5. Toggle power switch OFF, then switch it back ON. Your board will now boot up.

### Configuring Ubuntu 24

Now that we have Ubuntu 24.04 installed, lets connect your Dragonwing IQ-9075 EVK to the internet.

1. You need to connect to the device using a serial port. You can either use your favorite serial terminal application (use baud rate 115200) or, on your computer:
   1. Install [Node.js](https://nodejs.org/en) (on Windows: make sure to enable 'Tools for Native Modules').

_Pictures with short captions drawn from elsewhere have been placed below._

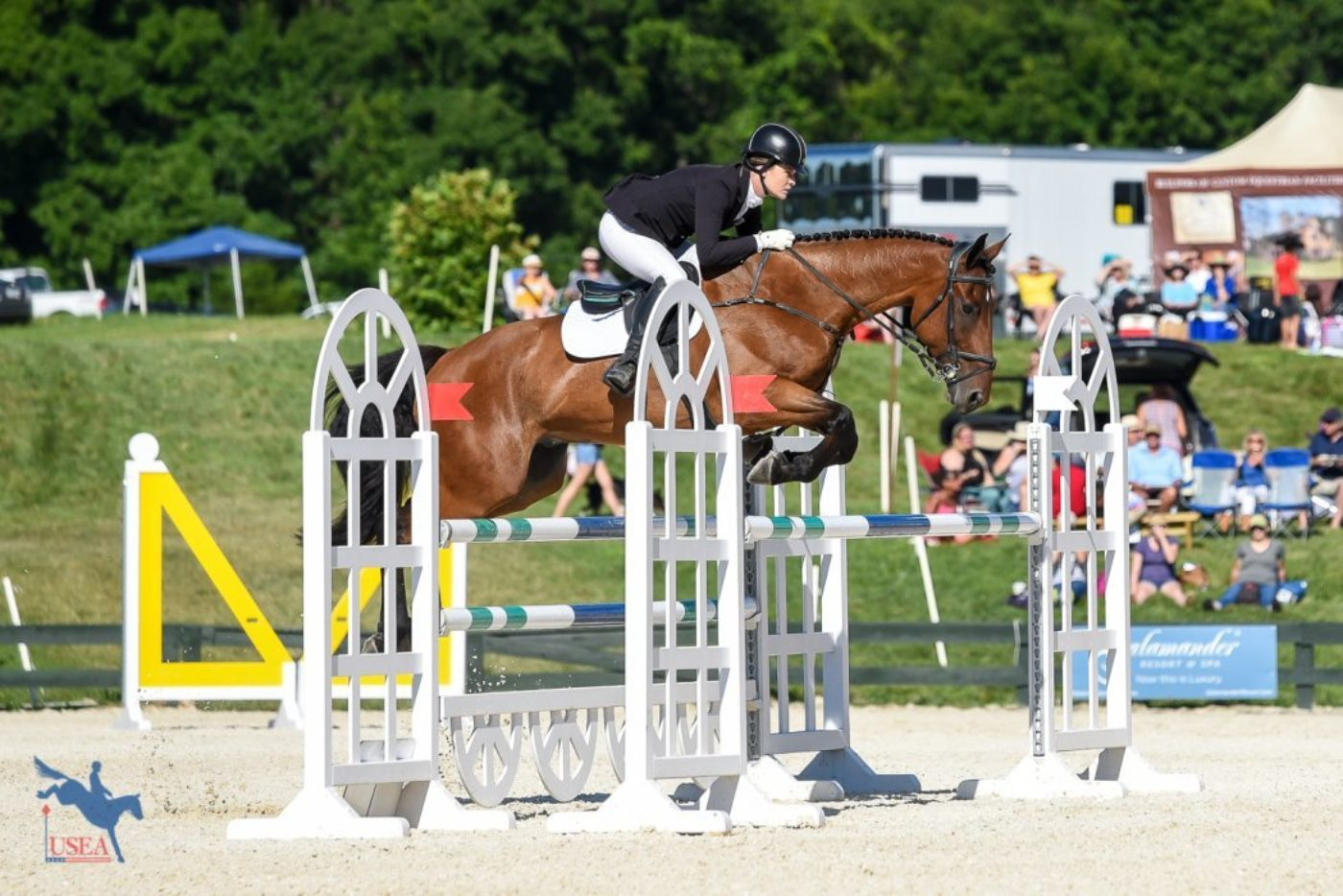 35th - Chelsea Kolman and Dauntless Courage - 44.6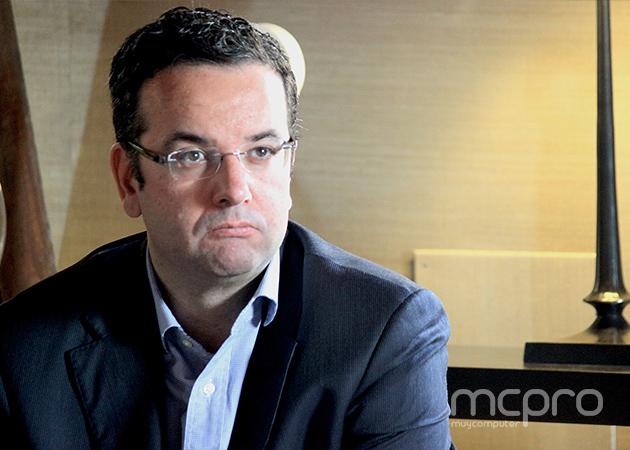Rubén Vara, director de marketing y jefe del proyecto de Big Data de ATRESMEDIA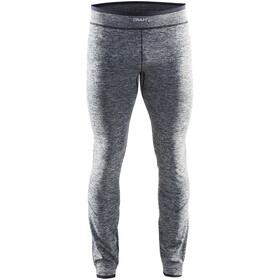 Craft Active Comfort Pants Men black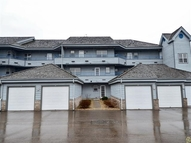 5383 Mariners Cove Dr 407 Madison WI, 53704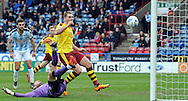 Sam Vokes of Burnley scores the 2nd goal during the Sky Bet Championship match at the John Smiths Stadium, Huddersfield<br /> Picture by Graham Crowther/Focus Images Ltd +44 7763 140036<br /> 12/03/2016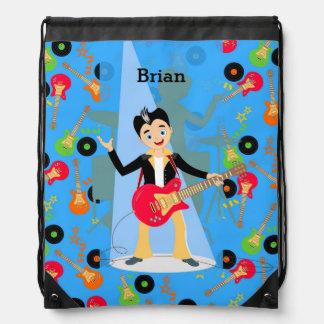 Rock Star Boy birthday party Backpacks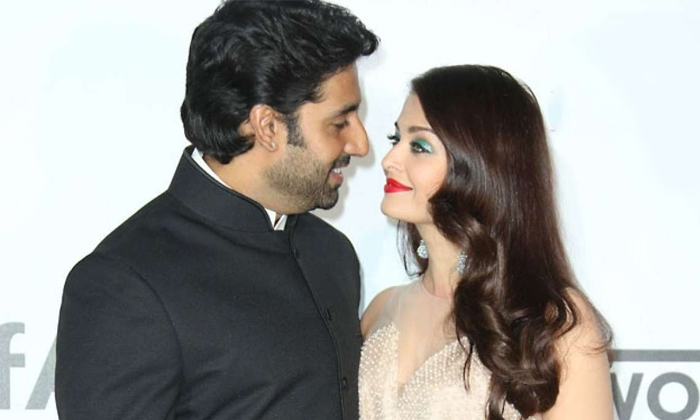 New York Central Which Changed The Life Of Aishwarya Rai What Happenes-TeluguStop.com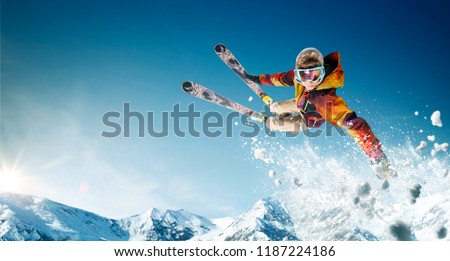 Skiing. Jumping skier. Extreme winter sports. #1187224186
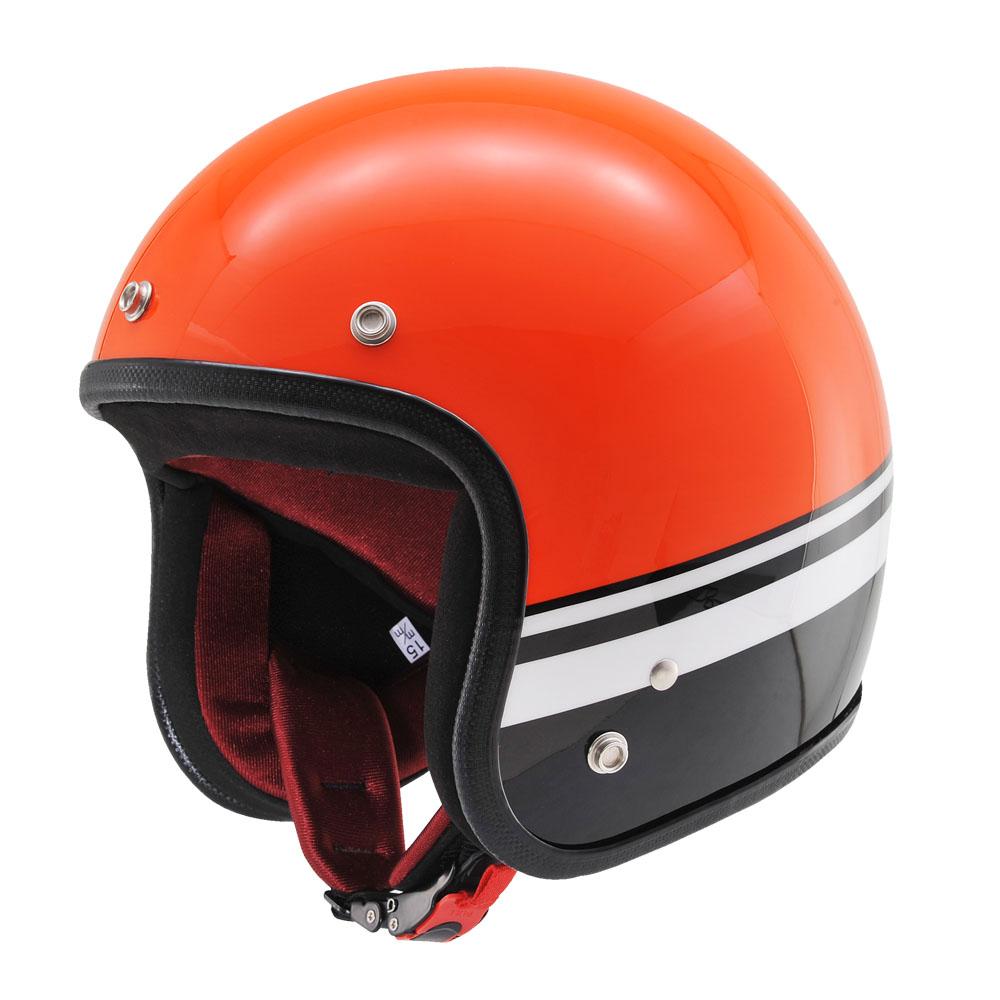 Hattrickオリジナルジェット BLシリーズ HT DA01 BL オレンジ/ブラック XLサイズ DAYTONA(デイトナ)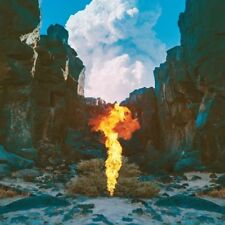 Bonobo Migration CD NEW 2017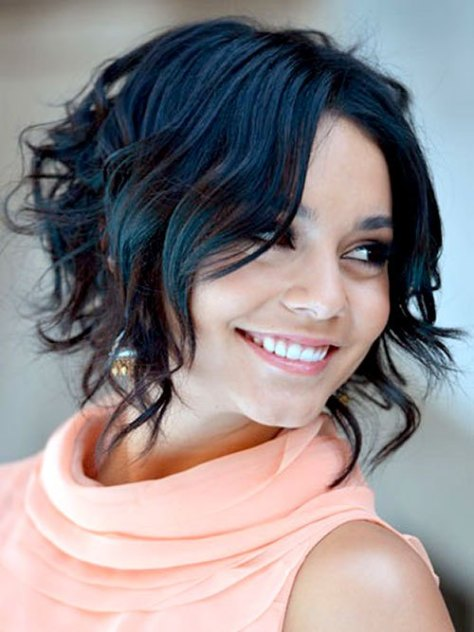Most Delightful Short Wavy Hairstyles..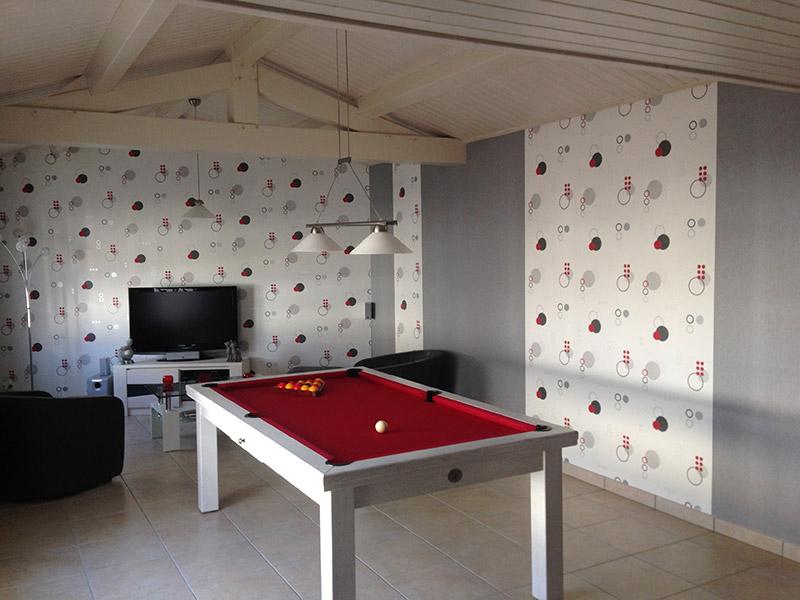 d coration d int rieur nantes peinture y m p. Black Bedroom Furniture Sets. Home Design Ideas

   2. Install the [Edge Impulse CLI](https://docs.edgeimpulse.com/tools/clis/edge-impulse-cli/installation) by opening a command prompt or terminal window, and running:

      ```bash theme={"system"}
      npm install -g edge-impulse-cli
      ```

      > Issues with installing the Edge Impulse CLI? See the [install instructions](https://docs.edgeimpulse.com/tools/clis/edge-impulse-cli/installation).

   3. You can now connect to your board via:

      ```bash theme={"system"}
      edge-impulse-serial-terminal

      # ? Which device do you want to connect to? (🔍 type to search) (Press <enter> to submit)
      # /dev/tty.usbserial-NNLRP17S001M0 (WNC)
      # /dev/tty.usbserial-NNLRP17S001M3 (WNC)
      # ❯ /dev/tty.usbserial-NNLRP17S001M1 (WNC)
      # /dev/tty.usbserial-NNLRP17S001M2 (WNC)

      # [SER] Connecting to /dev/tty.usbserial-NNLRP17S001M1 (baud rate 115200)
      # [SER] Connected to /dev/tty.usbserial-NNLRP17S001M1. Press CTRL+D to quit.
      ```

      > The EVK exposes multiple serial ports; and it's unclear which is which (especially on Windows). On macOS it seems to be the port ending in `M1`. Try restarting the board while attaching to one of the ports, you should see boot messages from Ubuntu.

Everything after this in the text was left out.